Naturalmente affascinato dal suo film cartoon preferito del momento, Kung fu Panda, ed essendo stati invitati ad una dimostrazione dalla palestra comunale mi ha chiesto del Karate. Ed io da mamma superprotettiva mi sono detta “ma non sarà pericoloso?” e così ho cominciato a spulciare il web in cerca di notizie più dettagliate.

Il Karate, che significa letteralmente “mano vuota”, è un’arte marziale che insegna l’autodifesa senza il ricorso ad alcuna arma o attrezzo ed ha alla base regole fondate prima di tutto sul rispetto di sé e degli altri. Scegliendo questa disciplina i bambini hanno l’opportunità di praticare un’attività fisica completa che implica l’utilizzo di ogni parte del corpo, conferendo alle articolazioni elasticità, scioltezza e allenando i riflessi.

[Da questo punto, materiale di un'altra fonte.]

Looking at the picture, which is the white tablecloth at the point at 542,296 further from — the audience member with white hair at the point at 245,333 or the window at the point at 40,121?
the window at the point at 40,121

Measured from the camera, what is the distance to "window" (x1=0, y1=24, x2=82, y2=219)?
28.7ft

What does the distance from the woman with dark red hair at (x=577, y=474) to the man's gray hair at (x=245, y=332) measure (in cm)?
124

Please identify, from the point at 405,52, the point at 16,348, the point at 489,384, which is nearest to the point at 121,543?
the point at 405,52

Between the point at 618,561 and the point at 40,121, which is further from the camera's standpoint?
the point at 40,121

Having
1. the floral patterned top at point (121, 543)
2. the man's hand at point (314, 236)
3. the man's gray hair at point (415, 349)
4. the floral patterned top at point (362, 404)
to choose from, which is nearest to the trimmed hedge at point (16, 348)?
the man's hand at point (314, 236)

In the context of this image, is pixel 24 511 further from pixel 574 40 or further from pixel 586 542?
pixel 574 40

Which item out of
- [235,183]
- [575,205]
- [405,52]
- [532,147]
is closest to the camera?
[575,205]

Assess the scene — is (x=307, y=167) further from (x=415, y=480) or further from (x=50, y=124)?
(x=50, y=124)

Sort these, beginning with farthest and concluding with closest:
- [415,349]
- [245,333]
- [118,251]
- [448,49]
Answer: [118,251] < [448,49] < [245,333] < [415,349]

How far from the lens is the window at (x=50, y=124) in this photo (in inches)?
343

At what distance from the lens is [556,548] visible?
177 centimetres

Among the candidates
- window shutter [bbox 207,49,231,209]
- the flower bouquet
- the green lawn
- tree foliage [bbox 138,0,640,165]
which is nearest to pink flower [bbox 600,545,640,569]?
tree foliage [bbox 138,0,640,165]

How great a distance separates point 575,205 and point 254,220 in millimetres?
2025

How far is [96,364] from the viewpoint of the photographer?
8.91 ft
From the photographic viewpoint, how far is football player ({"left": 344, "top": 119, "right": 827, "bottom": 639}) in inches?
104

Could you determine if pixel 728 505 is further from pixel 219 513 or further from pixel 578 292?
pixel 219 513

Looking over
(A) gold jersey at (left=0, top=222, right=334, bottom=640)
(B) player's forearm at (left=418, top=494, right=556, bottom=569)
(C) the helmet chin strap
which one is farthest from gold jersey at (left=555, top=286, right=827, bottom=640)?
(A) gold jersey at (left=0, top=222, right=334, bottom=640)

Un altro aspetto molto importante relativo alla pratica del Karate consiste nella possibilità che offre di dare sfogo alla propria carica di aggressività, istinto questo che, nei bambini un po’ più grandi, non andrebbe soffocato e che, attraverso un’attività fisica adeguata, potrebbero riuscire a “sfogare”.

L’età consigliata per iniziare questo tipo di sport coincide con l’inizio della scuola primaria. In questa fase l’insegnamento si concentra sulla ginnastica preparatoria e su esercizi individuali per apprendere le tecniche di base. Per poi, successivamente, passare ai combattimenti a coppie, contraddistinti da colpi che vengono arrestati e non affondati eseguiti naturalmente sotto l’attenta osservazione dell’insegnante e indossando le adeguate protezioni come il casco, i guanti, la conchiglia, il paratibie e il corpetto.

Per ogni fase di allenamento ci sono degli esami da sostenere ed il superamento degli stessi prevede la conquista delle diverse “cinture” che vanno dal livello base con la cintura bianca alla cintura nera e rossa che corrispondono al livello più avanzato.

Il dubbio, quindi, che si possa trattare di uno sport violento e pericoloso mi sembra del tutto infondato. E voi cosa ne pensate?